= Consigne A =
Relevez tous les nombres de l'extrait sur le manque de sages-femmes, dans l'ordre où ils apparaissent, y compris ceux qui reviennent deux fois.
= Consigne B =
D'après l'extrait sur le manque de sages-femmes, quel niveau la mortalité maternelle dépasse-t-elle encore au Tchad et au Niger ?
= Consigne C =
Poursuivez l'extrait sur le manque de sages-femmes à partir de sa dernière phrase.
**** Extrait du texte ****
Cette interpellation est d’autant plus à prendre en considération, car la région est celle qui souffre le plus d’un déficit criant en ressources humaines. Le dernier rapport sur l’État de la pratique de sage-femme montre avec insistance la nécessité d’agir. En effet, selon le rapport, pour répondre à 90 % des besoins de santé essentiels, il faut environ 100 000 sages-femmes supplémentaires nécessaires d’ici fin 2025. Par ailleurs, avec moins de 10 sages-femmes pour 10 000 habitants, bien en deçà des 44,5 recommandés par l’OMS, des pays comme le Tchad et le Niger où la mortalité maternelle dépasse encore les 800 décès pour 100 000 naissances vivantes, connaissent des pénuries particulièrement critiques.
**** Données ****
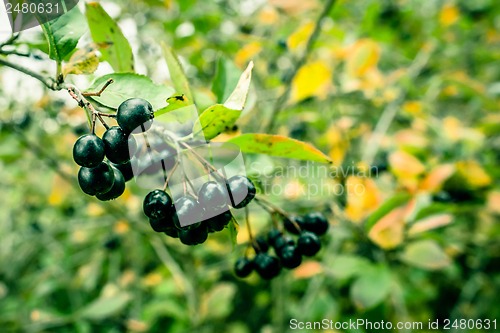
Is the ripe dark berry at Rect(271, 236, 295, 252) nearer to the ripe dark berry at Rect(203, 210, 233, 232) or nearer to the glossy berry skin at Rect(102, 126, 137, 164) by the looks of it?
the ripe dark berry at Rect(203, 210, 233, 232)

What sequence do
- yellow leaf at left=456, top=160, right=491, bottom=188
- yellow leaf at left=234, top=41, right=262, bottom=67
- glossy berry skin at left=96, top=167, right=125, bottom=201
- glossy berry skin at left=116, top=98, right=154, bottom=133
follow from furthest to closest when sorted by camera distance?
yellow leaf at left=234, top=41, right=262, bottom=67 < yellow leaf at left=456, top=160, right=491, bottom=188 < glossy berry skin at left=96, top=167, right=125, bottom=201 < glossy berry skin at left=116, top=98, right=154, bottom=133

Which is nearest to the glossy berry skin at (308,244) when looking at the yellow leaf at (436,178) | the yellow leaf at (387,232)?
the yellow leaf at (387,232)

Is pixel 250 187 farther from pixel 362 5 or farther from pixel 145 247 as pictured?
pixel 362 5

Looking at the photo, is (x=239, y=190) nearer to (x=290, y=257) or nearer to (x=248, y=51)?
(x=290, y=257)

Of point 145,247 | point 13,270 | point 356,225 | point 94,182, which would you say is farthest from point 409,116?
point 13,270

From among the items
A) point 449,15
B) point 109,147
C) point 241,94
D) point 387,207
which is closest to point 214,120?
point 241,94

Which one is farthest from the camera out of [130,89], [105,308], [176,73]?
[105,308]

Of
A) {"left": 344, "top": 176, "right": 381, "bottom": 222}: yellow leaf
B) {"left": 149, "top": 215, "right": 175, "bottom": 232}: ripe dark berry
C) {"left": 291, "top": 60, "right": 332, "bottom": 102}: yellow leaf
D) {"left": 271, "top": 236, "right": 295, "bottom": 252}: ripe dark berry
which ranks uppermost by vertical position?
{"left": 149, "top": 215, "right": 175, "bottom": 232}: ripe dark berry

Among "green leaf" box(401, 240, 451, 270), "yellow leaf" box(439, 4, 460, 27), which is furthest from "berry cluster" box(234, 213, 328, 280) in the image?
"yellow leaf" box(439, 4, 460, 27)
****
**** Données ****
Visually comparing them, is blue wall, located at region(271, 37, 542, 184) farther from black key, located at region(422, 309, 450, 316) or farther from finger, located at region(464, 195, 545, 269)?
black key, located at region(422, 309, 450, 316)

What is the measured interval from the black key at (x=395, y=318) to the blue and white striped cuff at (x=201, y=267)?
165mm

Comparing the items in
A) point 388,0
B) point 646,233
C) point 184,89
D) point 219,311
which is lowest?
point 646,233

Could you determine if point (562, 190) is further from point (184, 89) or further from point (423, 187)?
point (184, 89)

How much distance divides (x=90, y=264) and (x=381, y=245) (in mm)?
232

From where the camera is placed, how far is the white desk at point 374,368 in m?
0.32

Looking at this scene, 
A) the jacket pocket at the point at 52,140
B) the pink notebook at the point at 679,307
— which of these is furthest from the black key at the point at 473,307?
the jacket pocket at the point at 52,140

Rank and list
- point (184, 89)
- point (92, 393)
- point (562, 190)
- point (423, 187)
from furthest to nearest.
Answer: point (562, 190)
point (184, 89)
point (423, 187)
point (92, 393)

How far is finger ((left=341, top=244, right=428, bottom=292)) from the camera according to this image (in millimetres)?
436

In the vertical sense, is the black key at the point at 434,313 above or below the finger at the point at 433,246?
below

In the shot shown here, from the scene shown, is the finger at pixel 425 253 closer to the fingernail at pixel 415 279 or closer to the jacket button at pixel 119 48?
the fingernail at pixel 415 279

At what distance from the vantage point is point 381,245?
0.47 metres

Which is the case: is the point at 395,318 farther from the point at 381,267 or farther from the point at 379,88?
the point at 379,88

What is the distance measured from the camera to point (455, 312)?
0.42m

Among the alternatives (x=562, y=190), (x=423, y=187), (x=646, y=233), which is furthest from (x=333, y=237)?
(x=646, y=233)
****
**** Données ****
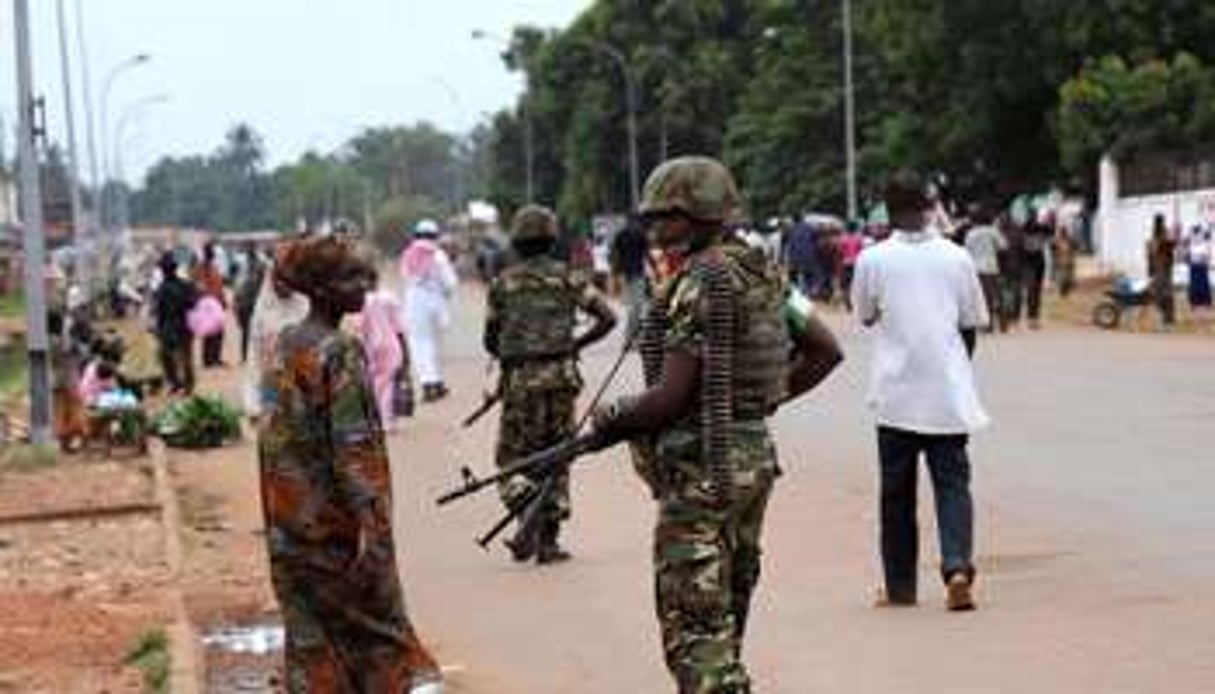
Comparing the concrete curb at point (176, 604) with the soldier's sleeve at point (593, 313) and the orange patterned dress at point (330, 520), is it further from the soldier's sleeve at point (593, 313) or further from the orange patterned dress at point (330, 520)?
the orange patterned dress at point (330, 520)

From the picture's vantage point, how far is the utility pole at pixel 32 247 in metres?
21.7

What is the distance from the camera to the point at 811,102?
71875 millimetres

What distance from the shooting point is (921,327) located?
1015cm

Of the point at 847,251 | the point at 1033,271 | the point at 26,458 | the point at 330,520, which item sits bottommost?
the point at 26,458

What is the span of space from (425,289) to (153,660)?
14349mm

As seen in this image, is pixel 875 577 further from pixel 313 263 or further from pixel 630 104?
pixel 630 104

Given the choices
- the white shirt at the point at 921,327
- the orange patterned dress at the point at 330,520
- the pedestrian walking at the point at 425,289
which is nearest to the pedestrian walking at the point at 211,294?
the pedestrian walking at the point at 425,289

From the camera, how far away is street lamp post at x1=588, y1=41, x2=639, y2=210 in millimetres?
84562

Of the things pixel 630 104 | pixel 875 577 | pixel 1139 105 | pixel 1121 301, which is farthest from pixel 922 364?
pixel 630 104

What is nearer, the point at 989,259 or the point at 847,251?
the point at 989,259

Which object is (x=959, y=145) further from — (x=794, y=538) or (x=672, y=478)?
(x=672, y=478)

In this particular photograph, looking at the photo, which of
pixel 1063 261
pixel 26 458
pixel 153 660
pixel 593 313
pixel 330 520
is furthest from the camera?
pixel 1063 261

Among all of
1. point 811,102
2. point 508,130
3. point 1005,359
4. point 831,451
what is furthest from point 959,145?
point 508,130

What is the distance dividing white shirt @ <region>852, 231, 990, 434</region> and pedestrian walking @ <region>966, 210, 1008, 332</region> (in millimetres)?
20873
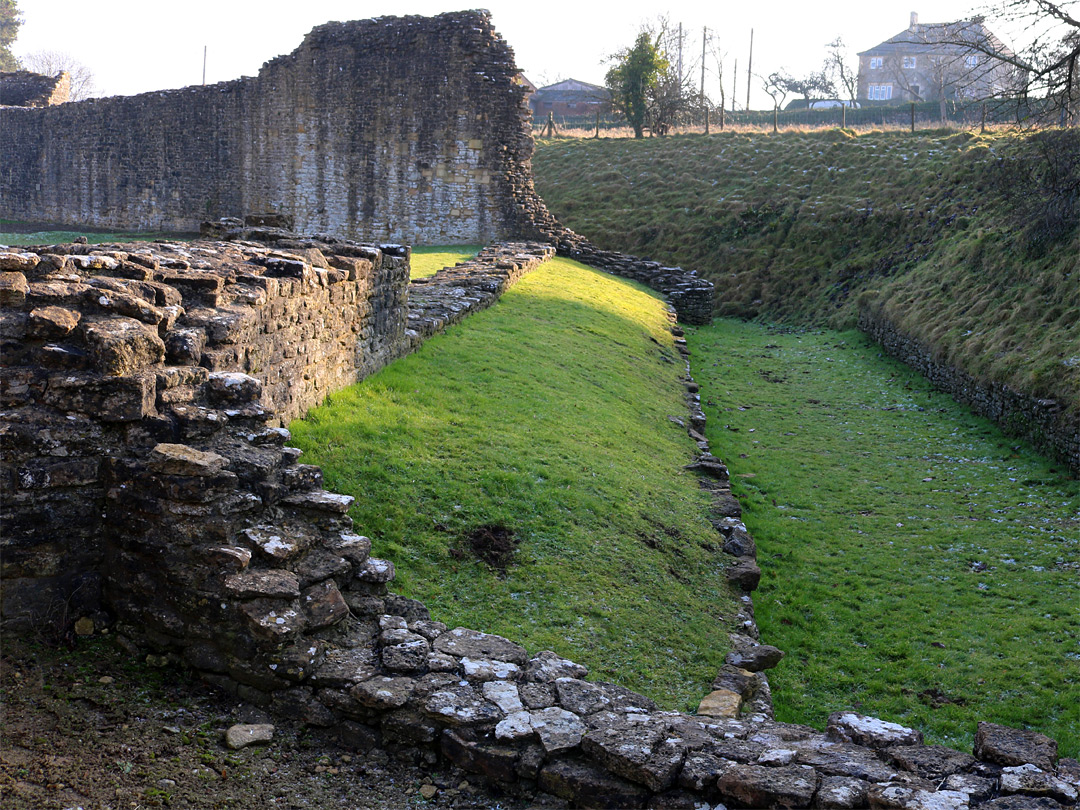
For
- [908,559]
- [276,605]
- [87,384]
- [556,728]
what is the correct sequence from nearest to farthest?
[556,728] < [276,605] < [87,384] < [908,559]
****
= Réponse attendue A =
90 %, 100 000, 2025, 10, 10 000, 44,5, 800, 100 000

= Réponse attendue B =
Elle dépasse encore les 800 décès pour 100 000 naissances vivantes.

= Réponse attendue C =
Ce déficit qui n’est pas isolé dans ces pays, a pour effet d’impacter la pratique de la profession dans les communautés rurales, pourtant les plus vulnérables. A ce portrait, s’ajoute la rémunération moins importante qui varie de 30 à 930 dollars en fonction des pays. Les commodités de travail lors d’une affectation par exemple, ne sont pas également garanties. Ce qui, dans certains pays, se caractérise par une fragilisation de l’exercice de cette profession. « Aujourd’hui, il nous faut des investissements plus importants pour accroître le nombre de sages-femmes et améliorer la qualité et la couverture de leurs services. Un engagement politique résolu et un investissement dans les sages-femmes s’imposent pour sauver des millions de vies chaque année », interpelle le ministre Burkinabé de la Santé, Docteur Robert Lucien Kargougou.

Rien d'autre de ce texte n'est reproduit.